Я ожидала этого, но гнев и обида в голосе Эльзы все еще удивляют меня. Я делаю глубокий вдох. Месть не поможет моему делу.
"Потому что он ненавидел говорить о ней".
"Тогда не мне тебе рассказывать, верно?"
"Конечно, это твое дело. Ты самая близкая к матери из всех, кто у нас когда-либо был". Я должна была сказать это давно, без всяких натяжек. Сухожилия на шее Эльзы натянуты. Она старается не заплакать. Я не просто бросила папу и Пипу. Я бросила и ее.
"Ты родилась в этом доме. Акушерка не пришла вовремя. Твой отец курил сигареты в саду. В те времена мужчины не принимали участия в родах.
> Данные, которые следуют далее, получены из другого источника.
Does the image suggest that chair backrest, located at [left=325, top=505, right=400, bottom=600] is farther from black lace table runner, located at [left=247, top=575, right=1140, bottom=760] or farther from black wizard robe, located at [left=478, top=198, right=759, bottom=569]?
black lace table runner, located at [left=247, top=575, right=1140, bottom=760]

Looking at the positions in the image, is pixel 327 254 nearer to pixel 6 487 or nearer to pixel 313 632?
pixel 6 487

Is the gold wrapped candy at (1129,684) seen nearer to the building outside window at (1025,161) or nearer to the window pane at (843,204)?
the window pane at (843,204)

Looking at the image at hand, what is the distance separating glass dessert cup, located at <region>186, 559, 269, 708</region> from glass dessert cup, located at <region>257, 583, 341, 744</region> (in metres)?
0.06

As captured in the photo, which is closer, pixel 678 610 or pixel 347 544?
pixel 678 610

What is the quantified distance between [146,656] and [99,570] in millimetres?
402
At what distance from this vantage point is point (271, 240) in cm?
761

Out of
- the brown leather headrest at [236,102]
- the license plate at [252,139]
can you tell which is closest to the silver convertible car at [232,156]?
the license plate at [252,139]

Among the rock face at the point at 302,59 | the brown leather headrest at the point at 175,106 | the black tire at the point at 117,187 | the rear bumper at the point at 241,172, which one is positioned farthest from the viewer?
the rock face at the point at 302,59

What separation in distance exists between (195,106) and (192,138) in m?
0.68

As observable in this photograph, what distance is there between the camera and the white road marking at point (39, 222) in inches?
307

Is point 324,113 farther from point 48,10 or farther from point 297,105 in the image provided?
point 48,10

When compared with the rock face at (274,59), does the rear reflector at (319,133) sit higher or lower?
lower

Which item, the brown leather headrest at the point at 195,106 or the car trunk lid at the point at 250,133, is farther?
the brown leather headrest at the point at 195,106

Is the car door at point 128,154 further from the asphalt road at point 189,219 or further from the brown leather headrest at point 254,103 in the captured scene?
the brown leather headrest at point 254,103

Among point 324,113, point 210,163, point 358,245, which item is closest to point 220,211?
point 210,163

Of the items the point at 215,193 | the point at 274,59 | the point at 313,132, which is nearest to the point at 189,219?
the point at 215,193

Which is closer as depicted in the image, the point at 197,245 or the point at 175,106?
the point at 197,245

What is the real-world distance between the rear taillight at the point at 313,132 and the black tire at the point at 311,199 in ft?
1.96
Я помогла вам обоим появиться на свет. Я очень люблю вас обоих. Дети улетают, это ожидаемо. Я просто не думала, что тебе понадобится так много времени, чтобы вернуться".
"Я знаю, что ты тоже любила папу. А он любил тебя в ответ?"
"Он никогда не любил меня так, как любил твою маму". Бедная Эльза. Всегда была под рукой, когда она была ему нужна.
"Ты многим пожертвовала, чтобы быть с ним". Замужество. Собственная семья.
"Ты даже не представляешь". В ее голосе звучит гнев. "Это полностью изменило меня".
Затем она склоняет голову. Правильнее всего было бы утешить ее. Обнять ее и позволить ей выплакаться на моем плече. Но я этого не делаю. Это решающий момент, когда эмоции Эльзы широко раскрыты.